Let's start looking at your statements:
It was clear to me that all particles are merely excitation in fields.
This is not exactly true, even though often said. In the model of Quantum Field Theory, we describe an electron as an excitation of the electron field. It's important to stress, that this is just a description, i.e. it's hard to say whether it really "is" like that (whatever that may mean).
If electron is excitation in electron field, then how does it produce it's own field?
It doesn't. In QFT, the an electron field is postulated to exists everywhere (in our flat space-time). This is part of the theory base and as such, the theory can't explain it.
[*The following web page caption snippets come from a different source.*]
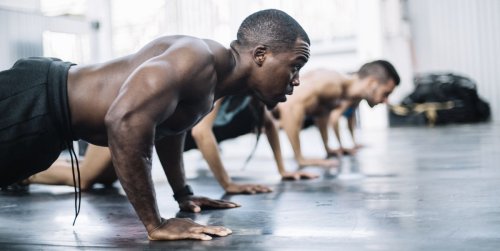 Save Time and Get Ripped With This 4-Week Bodyweight Burner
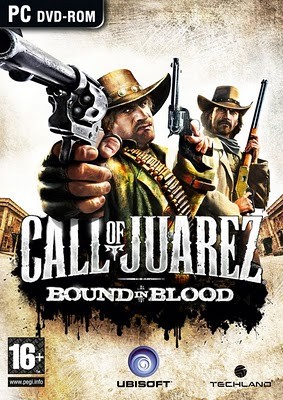 Call Of Juarez Bound In Blood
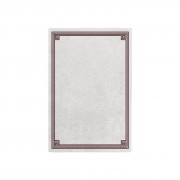 MIRAGE SILVER MIST AREA RUG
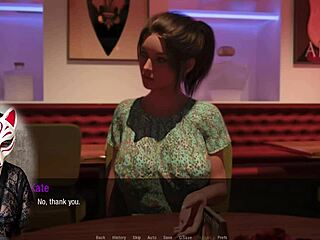 kate 3, uh, banging hot cosplay hentai action, ya know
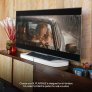 Sonos PLAYBASE Wireless Soundbar for Home Theatre and Streaming Music WHITE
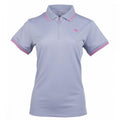 Front - Aubrion Womens/Ladies Parsons Tech Polo Shirt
For whatever reason electron even after being an excitation produces an electric field, but why doesn't photon (or other such particles if there are) create any such field?
This statement is not completely true. In QFT, there is no electr(omagnet)ic field. In general physics, an electric field is the mediator of the electromagnetic interaction. In QFT that role is taken by the photon, i.e. an excitation of the photon field. These two fields (photon and electromagnetic) are descriptions in different theories but basically of the same effects. (Not precisely the same, but this is a bit harder to explain.)
This also answers your question as to why the photon (in qft) doesn't create such a field: because they live in different theories.
The fact that the photon doesn't couple to itself is basically an experimental fact. By now, we have a few nice descriptions and theoretical explanations of that, e.g. it's the gauge boson of an abelian gauge group or it simply doesn't have an interaction term in the quantum electrodynamics lagrangian. (The first implies the second reason, but they were found the other way round afaik.)
All these particles have mass and exert gravity how can they produce gravitational fields?
As far as I know, there is no consistent and tested theory that describes gravity and qft together. (more precise: ... results in them in a certain limit/under certain reasonable assumptions.) As Neuneck mentions in his comments, there are reasonable theories about qft in curved background.
In qft, mass is just a parameter of the theory nothing more. It's just our interpretation from other parts of physics, that gives it the meaning the mass we know.
Gravity is in this sense closer to normal electrodynamics. The gravitational field is our space-time and is bend through gravity-charges=masses. It's like putting an electron in empty space: First the electrmagnetic field is flat and 0 everywhere (casually said it's not there, but this is imprecise and can create confusions) and afterwards, yxou have a sink in the field and it's bent (casually said, there is a field).
when particles are excitation in some field how do fields arise from them?
With the answer above as background: They don't (in qft). It depends on the theory, what you mean with the word field. It's mostly a confusion because one doesn't always precisely define what one means with a certain word (like electron or field) in physics.